MillerCoors is prepared to cover the expected $406,000 relocating cost. What exactly MillerCoors would use the house for was not clear Tuesday. Company representatives said there would be some kind of display honoring the Gettelman Brewery’s achievements.
Boucher and others have said Milwaukee too often discards its historic places, rather than preserving them. He said renovating the three buildings and perhaps turning them into a restaurant could revitalize the stretch of State Street between the MillerCoors campus and Wauwatosa.
Ald. Mike Murphy, who represents the area, said in an interview that Boucher’s idea doesn’t make sense. The area is zoned for industrial purposes and MillerCoors employs 1,400 people. It’s important not to tamper with that, he said.
“I want to make sure those jobs are staying in our city and having those properties zoned industrial is important,” Murphy said.
The Common Council is expected to consider the proposal at its next meeting on Sept. 26. If the council accepts the zoning committee’s recommendation, MillerCoors will still have to obtain a “certificate of appropriateness” from the Historic Preservation Commission in order to move the house.
Its unfortunate that Alderman Murphy has not experienced restaurants in older industrial neighborhoods. It happens all the time across the country AND in Milwaukee.
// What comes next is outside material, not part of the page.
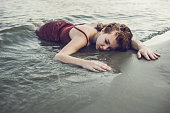 Unconscious young woman lying on the beach.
It is the relocation and demolition of a commercial building with costs that far exceed a million dollars while rendering it useless for commercial purposes that doesnt make sense. The goal of this effort was to develop a path toward reuse that was compatible with MillerCoors’ seasonal parking needs and W. State Street which is now slowly but gracefully transitioning from an incompatible post-war industrial strip. It didn’t happen.
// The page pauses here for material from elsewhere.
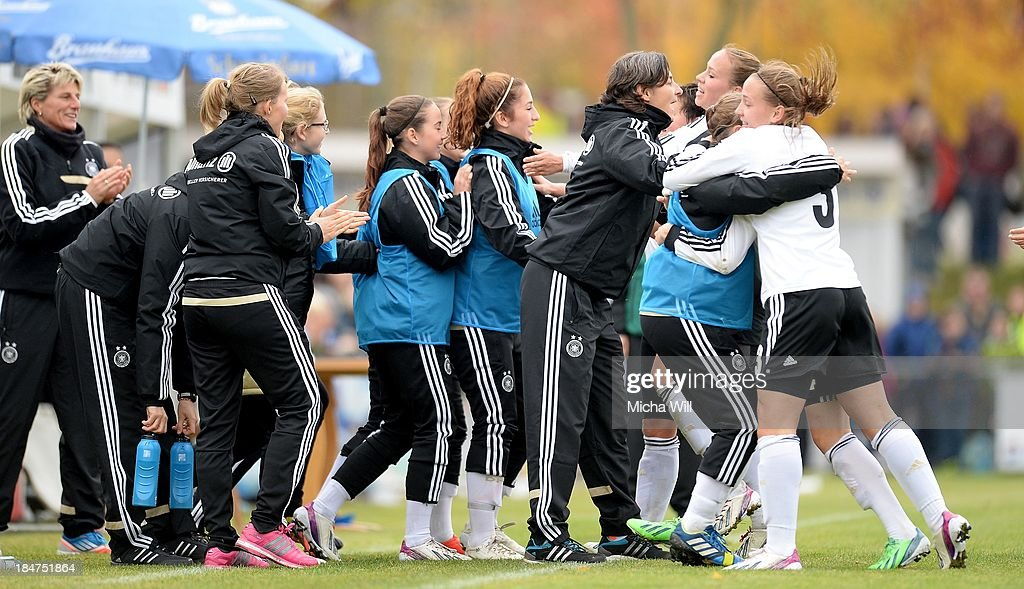 Team Germany celebrates the opening goal scored by Jasmin Sehan during the U17 Girls Euro Qualifier match between Germany and Belgium at Bioenergie-Arena on October 16, 2013 in Grossbardorf, Germany.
Only lawyers and politicians called this a compromise.
I too am disappointed. I was at the session for another issue. I listened to citizens urge the committee to respect individual homeowners, historic interests, and green space above the single bottom line paradigm. The short term economic line won out each time. Being labeled “change resisters” nullified their want for change in triple bottom line directions. How long can the political decision be make that undoes a community’s rising up, collecting monies for their dreams and see it nullified by this limited vision. I had just finished reading “The Third Reconstruction” by Reverend Barber. We citizens will need to band together to get the message about the moral force of the people’s will back into the political world.
Some Milwaukee leaders may forget that preserving and marketing historical authenticity can be a successful economic development strategy.
There’s little in Milwaukee that is as unique, authentic and historic as the Gettelman complex, with surviving mid-sized brewery buildings dating to before the Civil War. It includes the only remaining 19th-century lagering cellars (how cool is that in Brew City?), which later became Gettelman’s “Rathskeller” where movers and shakers (such as Harleys and Davidsons) met weekly for a “Five O’Clock Club” and visitors sometimes toured.
The Pabst Brewery complex is a great example of city leaders doing the right–and smart–thing. Many city alders had supported a development proposal more than a decade ago that would have sacrificed most of Pabst’s historic buildings. However, enough council members saw the economic potential of preserving those buildings (not just a few token structures) and rejected that plan. Who would have even imagined that the subsequent development effort would be so wildly successful and even entice Pabst to return to open a small brewery here?
A rushed vote to give Miller/Coors a few more parking spaces (by rejecting the HPC’s recommendation to designate the whole complex) would kill any chances of a much-better big-picture plan from taking shape.
But the clock is ticking before the Sept. 26th council meeting when Gettelman’s fate may be irrevocably decided–and the complex may soon be “history.”